Con el apoyo logístico, económico y armamentista de la URSS a través de Cuba, los rebeldes se consolidaron en varios países y fueron también un acicate para que las dictaduras fueran entregando el poder a través de elecciones en las que el pueblo era escuchado y su voto contaba.
En esa corriente, muchos de los luchadores de antaño, la gente de la izquierda que había peleado contra las oligarquías locales, se fueron volviendo la autoridad de sus países.
Y ahí vino mal la cosa, porque los movimientos populares terminaron por volverse populistas, y los guerrilleros que tumbaron a los dictadores se eternizaron también en el poder, y empezaron a cometer las mismas barbaridades de los sanguinarios militares.
Fidel Castro en Cuba, Hugo Chávez (y su continuador Nicolás Maduro) en Venezuela y Daniel Ortega en Nicaragua se convirtieron en los nuevos patriarcas que empezaron a cometer tropelías y a atacar la democracia naciente.
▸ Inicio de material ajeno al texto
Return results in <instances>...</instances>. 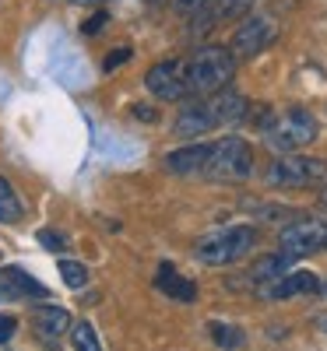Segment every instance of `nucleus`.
<instances>
[{
    "mask_svg": "<svg viewBox=\"0 0 327 351\" xmlns=\"http://www.w3.org/2000/svg\"><path fill=\"white\" fill-rule=\"evenodd\" d=\"M201 4H207V0H172V8L180 11V14H194Z\"/></svg>",
    "mask_w": 327,
    "mask_h": 351,
    "instance_id": "26",
    "label": "nucleus"
},
{
    "mask_svg": "<svg viewBox=\"0 0 327 351\" xmlns=\"http://www.w3.org/2000/svg\"><path fill=\"white\" fill-rule=\"evenodd\" d=\"M74 4H102V0H74Z\"/></svg>",
    "mask_w": 327,
    "mask_h": 351,
    "instance_id": "28",
    "label": "nucleus"
},
{
    "mask_svg": "<svg viewBox=\"0 0 327 351\" xmlns=\"http://www.w3.org/2000/svg\"><path fill=\"white\" fill-rule=\"evenodd\" d=\"M14 330H18V316L0 313V344H8V341L14 337Z\"/></svg>",
    "mask_w": 327,
    "mask_h": 351,
    "instance_id": "24",
    "label": "nucleus"
},
{
    "mask_svg": "<svg viewBox=\"0 0 327 351\" xmlns=\"http://www.w3.org/2000/svg\"><path fill=\"white\" fill-rule=\"evenodd\" d=\"M127 60H131V46H120L116 53H109L106 60H102V71L109 74V71H116V67H120V64H127Z\"/></svg>",
    "mask_w": 327,
    "mask_h": 351,
    "instance_id": "23",
    "label": "nucleus"
},
{
    "mask_svg": "<svg viewBox=\"0 0 327 351\" xmlns=\"http://www.w3.org/2000/svg\"><path fill=\"white\" fill-rule=\"evenodd\" d=\"M49 291L43 281L25 274L21 267H0V302H18V299H46Z\"/></svg>",
    "mask_w": 327,
    "mask_h": 351,
    "instance_id": "12",
    "label": "nucleus"
},
{
    "mask_svg": "<svg viewBox=\"0 0 327 351\" xmlns=\"http://www.w3.org/2000/svg\"><path fill=\"white\" fill-rule=\"evenodd\" d=\"M32 324L43 337H60L71 330V313L60 306H36L32 309Z\"/></svg>",
    "mask_w": 327,
    "mask_h": 351,
    "instance_id": "16",
    "label": "nucleus"
},
{
    "mask_svg": "<svg viewBox=\"0 0 327 351\" xmlns=\"http://www.w3.org/2000/svg\"><path fill=\"white\" fill-rule=\"evenodd\" d=\"M36 239H39V246L49 250V253H64V250H71V239L64 236V232H56V228H39V232H36Z\"/></svg>",
    "mask_w": 327,
    "mask_h": 351,
    "instance_id": "22",
    "label": "nucleus"
},
{
    "mask_svg": "<svg viewBox=\"0 0 327 351\" xmlns=\"http://www.w3.org/2000/svg\"><path fill=\"white\" fill-rule=\"evenodd\" d=\"M275 39H278L275 18H267V14H250V18H243V25L232 32V46H229V49H232L236 60H253V56H260Z\"/></svg>",
    "mask_w": 327,
    "mask_h": 351,
    "instance_id": "7",
    "label": "nucleus"
},
{
    "mask_svg": "<svg viewBox=\"0 0 327 351\" xmlns=\"http://www.w3.org/2000/svg\"><path fill=\"white\" fill-rule=\"evenodd\" d=\"M285 271H292V256H285V253H267V256L253 260V267H250V281L260 288V285H267V281L282 278Z\"/></svg>",
    "mask_w": 327,
    "mask_h": 351,
    "instance_id": "17",
    "label": "nucleus"
},
{
    "mask_svg": "<svg viewBox=\"0 0 327 351\" xmlns=\"http://www.w3.org/2000/svg\"><path fill=\"white\" fill-rule=\"evenodd\" d=\"M134 116H137V120H148V123H155V109H134Z\"/></svg>",
    "mask_w": 327,
    "mask_h": 351,
    "instance_id": "27",
    "label": "nucleus"
},
{
    "mask_svg": "<svg viewBox=\"0 0 327 351\" xmlns=\"http://www.w3.org/2000/svg\"><path fill=\"white\" fill-rule=\"evenodd\" d=\"M18 218H21V200H18V193L11 190V183L0 176V221L14 225Z\"/></svg>",
    "mask_w": 327,
    "mask_h": 351,
    "instance_id": "18",
    "label": "nucleus"
},
{
    "mask_svg": "<svg viewBox=\"0 0 327 351\" xmlns=\"http://www.w3.org/2000/svg\"><path fill=\"white\" fill-rule=\"evenodd\" d=\"M106 21H109V18H106V11H95L92 18H88V21L81 25V32H84V36H95V32H99V28L106 25Z\"/></svg>",
    "mask_w": 327,
    "mask_h": 351,
    "instance_id": "25",
    "label": "nucleus"
},
{
    "mask_svg": "<svg viewBox=\"0 0 327 351\" xmlns=\"http://www.w3.org/2000/svg\"><path fill=\"white\" fill-rule=\"evenodd\" d=\"M71 341H74L78 351H102V344H99V337H95V327L88 324V319H81V324L71 327Z\"/></svg>",
    "mask_w": 327,
    "mask_h": 351,
    "instance_id": "19",
    "label": "nucleus"
},
{
    "mask_svg": "<svg viewBox=\"0 0 327 351\" xmlns=\"http://www.w3.org/2000/svg\"><path fill=\"white\" fill-rule=\"evenodd\" d=\"M257 127H260L264 141L271 144L275 152H282V155L300 152V148H306L310 141H317V116L310 109H300V106L282 109V112L260 109Z\"/></svg>",
    "mask_w": 327,
    "mask_h": 351,
    "instance_id": "1",
    "label": "nucleus"
},
{
    "mask_svg": "<svg viewBox=\"0 0 327 351\" xmlns=\"http://www.w3.org/2000/svg\"><path fill=\"white\" fill-rule=\"evenodd\" d=\"M320 204H324V208H327V190H320Z\"/></svg>",
    "mask_w": 327,
    "mask_h": 351,
    "instance_id": "29",
    "label": "nucleus"
},
{
    "mask_svg": "<svg viewBox=\"0 0 327 351\" xmlns=\"http://www.w3.org/2000/svg\"><path fill=\"white\" fill-rule=\"evenodd\" d=\"M155 288L162 291V295H169L172 302H183V306L197 302V285L187 281L183 274H176L169 263H162V267H159V274H155Z\"/></svg>",
    "mask_w": 327,
    "mask_h": 351,
    "instance_id": "15",
    "label": "nucleus"
},
{
    "mask_svg": "<svg viewBox=\"0 0 327 351\" xmlns=\"http://www.w3.org/2000/svg\"><path fill=\"white\" fill-rule=\"evenodd\" d=\"M250 172H253V152L243 137H222L212 144V158H207L204 176L225 180V183H240Z\"/></svg>",
    "mask_w": 327,
    "mask_h": 351,
    "instance_id": "4",
    "label": "nucleus"
},
{
    "mask_svg": "<svg viewBox=\"0 0 327 351\" xmlns=\"http://www.w3.org/2000/svg\"><path fill=\"white\" fill-rule=\"evenodd\" d=\"M207 102H212V112H215L218 127H225V123H240L243 116L250 112V102H247L240 92H236V88H222V92L207 95Z\"/></svg>",
    "mask_w": 327,
    "mask_h": 351,
    "instance_id": "14",
    "label": "nucleus"
},
{
    "mask_svg": "<svg viewBox=\"0 0 327 351\" xmlns=\"http://www.w3.org/2000/svg\"><path fill=\"white\" fill-rule=\"evenodd\" d=\"M320 285L324 281L313 271H285L282 278L260 285L257 291H260V299H267V302H285V299H295V295H317Z\"/></svg>",
    "mask_w": 327,
    "mask_h": 351,
    "instance_id": "10",
    "label": "nucleus"
},
{
    "mask_svg": "<svg viewBox=\"0 0 327 351\" xmlns=\"http://www.w3.org/2000/svg\"><path fill=\"white\" fill-rule=\"evenodd\" d=\"M60 278H64L67 288H84L88 285V271L78 260H60Z\"/></svg>",
    "mask_w": 327,
    "mask_h": 351,
    "instance_id": "21",
    "label": "nucleus"
},
{
    "mask_svg": "<svg viewBox=\"0 0 327 351\" xmlns=\"http://www.w3.org/2000/svg\"><path fill=\"white\" fill-rule=\"evenodd\" d=\"M327 246V221L320 218H300V221H289L282 232H278V253L300 260V256H310L317 250Z\"/></svg>",
    "mask_w": 327,
    "mask_h": 351,
    "instance_id": "6",
    "label": "nucleus"
},
{
    "mask_svg": "<svg viewBox=\"0 0 327 351\" xmlns=\"http://www.w3.org/2000/svg\"><path fill=\"white\" fill-rule=\"evenodd\" d=\"M207 330H212L215 344H218V348H225V351L243 348V330H240V327H229V324H212Z\"/></svg>",
    "mask_w": 327,
    "mask_h": 351,
    "instance_id": "20",
    "label": "nucleus"
},
{
    "mask_svg": "<svg viewBox=\"0 0 327 351\" xmlns=\"http://www.w3.org/2000/svg\"><path fill=\"white\" fill-rule=\"evenodd\" d=\"M207 158H212V144H187V148H176L162 158V165L176 176H194V172H204L207 169Z\"/></svg>",
    "mask_w": 327,
    "mask_h": 351,
    "instance_id": "13",
    "label": "nucleus"
},
{
    "mask_svg": "<svg viewBox=\"0 0 327 351\" xmlns=\"http://www.w3.org/2000/svg\"><path fill=\"white\" fill-rule=\"evenodd\" d=\"M257 246V228L250 225H225V228H215L207 236L197 239L194 246V256L207 267H229V263L243 260L250 250Z\"/></svg>",
    "mask_w": 327,
    "mask_h": 351,
    "instance_id": "3",
    "label": "nucleus"
},
{
    "mask_svg": "<svg viewBox=\"0 0 327 351\" xmlns=\"http://www.w3.org/2000/svg\"><path fill=\"white\" fill-rule=\"evenodd\" d=\"M257 4V0H207V4H201L194 14H190V25H187V32L190 39H201L207 36L215 25L222 21H240L250 14V8Z\"/></svg>",
    "mask_w": 327,
    "mask_h": 351,
    "instance_id": "9",
    "label": "nucleus"
},
{
    "mask_svg": "<svg viewBox=\"0 0 327 351\" xmlns=\"http://www.w3.org/2000/svg\"><path fill=\"white\" fill-rule=\"evenodd\" d=\"M236 71V56L225 46H201L187 56V88L190 99H207L229 88Z\"/></svg>",
    "mask_w": 327,
    "mask_h": 351,
    "instance_id": "2",
    "label": "nucleus"
},
{
    "mask_svg": "<svg viewBox=\"0 0 327 351\" xmlns=\"http://www.w3.org/2000/svg\"><path fill=\"white\" fill-rule=\"evenodd\" d=\"M215 127H218V120H215L212 102H207V99H190L180 109V116H176V123H172V130L180 137H187V141H194L201 134H212Z\"/></svg>",
    "mask_w": 327,
    "mask_h": 351,
    "instance_id": "11",
    "label": "nucleus"
},
{
    "mask_svg": "<svg viewBox=\"0 0 327 351\" xmlns=\"http://www.w3.org/2000/svg\"><path fill=\"white\" fill-rule=\"evenodd\" d=\"M144 88L162 102H180L190 99V88H187V60H159L152 71L144 74Z\"/></svg>",
    "mask_w": 327,
    "mask_h": 351,
    "instance_id": "8",
    "label": "nucleus"
},
{
    "mask_svg": "<svg viewBox=\"0 0 327 351\" xmlns=\"http://www.w3.org/2000/svg\"><path fill=\"white\" fill-rule=\"evenodd\" d=\"M320 295H324V299H327V281H324V285H320Z\"/></svg>",
    "mask_w": 327,
    "mask_h": 351,
    "instance_id": "30",
    "label": "nucleus"
},
{
    "mask_svg": "<svg viewBox=\"0 0 327 351\" xmlns=\"http://www.w3.org/2000/svg\"><path fill=\"white\" fill-rule=\"evenodd\" d=\"M324 327H327V319H324Z\"/></svg>",
    "mask_w": 327,
    "mask_h": 351,
    "instance_id": "31",
    "label": "nucleus"
},
{
    "mask_svg": "<svg viewBox=\"0 0 327 351\" xmlns=\"http://www.w3.org/2000/svg\"><path fill=\"white\" fill-rule=\"evenodd\" d=\"M327 180V162L310 158V155H278L267 169V183L278 190H300V186H317Z\"/></svg>",
    "mask_w": 327,
    "mask_h": 351,
    "instance_id": "5",
    "label": "nucleus"
}]
</instances>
Se volvieron los mismos sátrapas que habían combatido.
El panorama político de Latinoamérica ofrece en la actualidad varios pincelazos de dictaduras sanguinarias, pero esta vez encabezadas por quienes fueron héroes nacionales y paladines de las libertades civiles.
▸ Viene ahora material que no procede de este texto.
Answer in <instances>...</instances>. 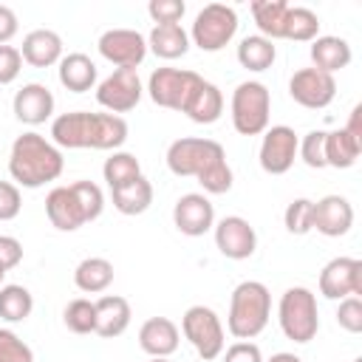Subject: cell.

Junto con ellos, muchos políticos populistas se han ido trepando al carro de la izquierda desatinada y buscan eternizase en el poder, como Evo Morales en Bolivia, los Kichner en Argentina y tal vez AMLO en México, a través de interpósita persona.
En los albores de las luchas democráticas, los luchadores de izquierda eran los buenos, y los aprovechados de la derecha eran los malos.
Hoy las cosas han cambiado, y andamos buscando cómo nos vamos a salvar de nuestros salvadores.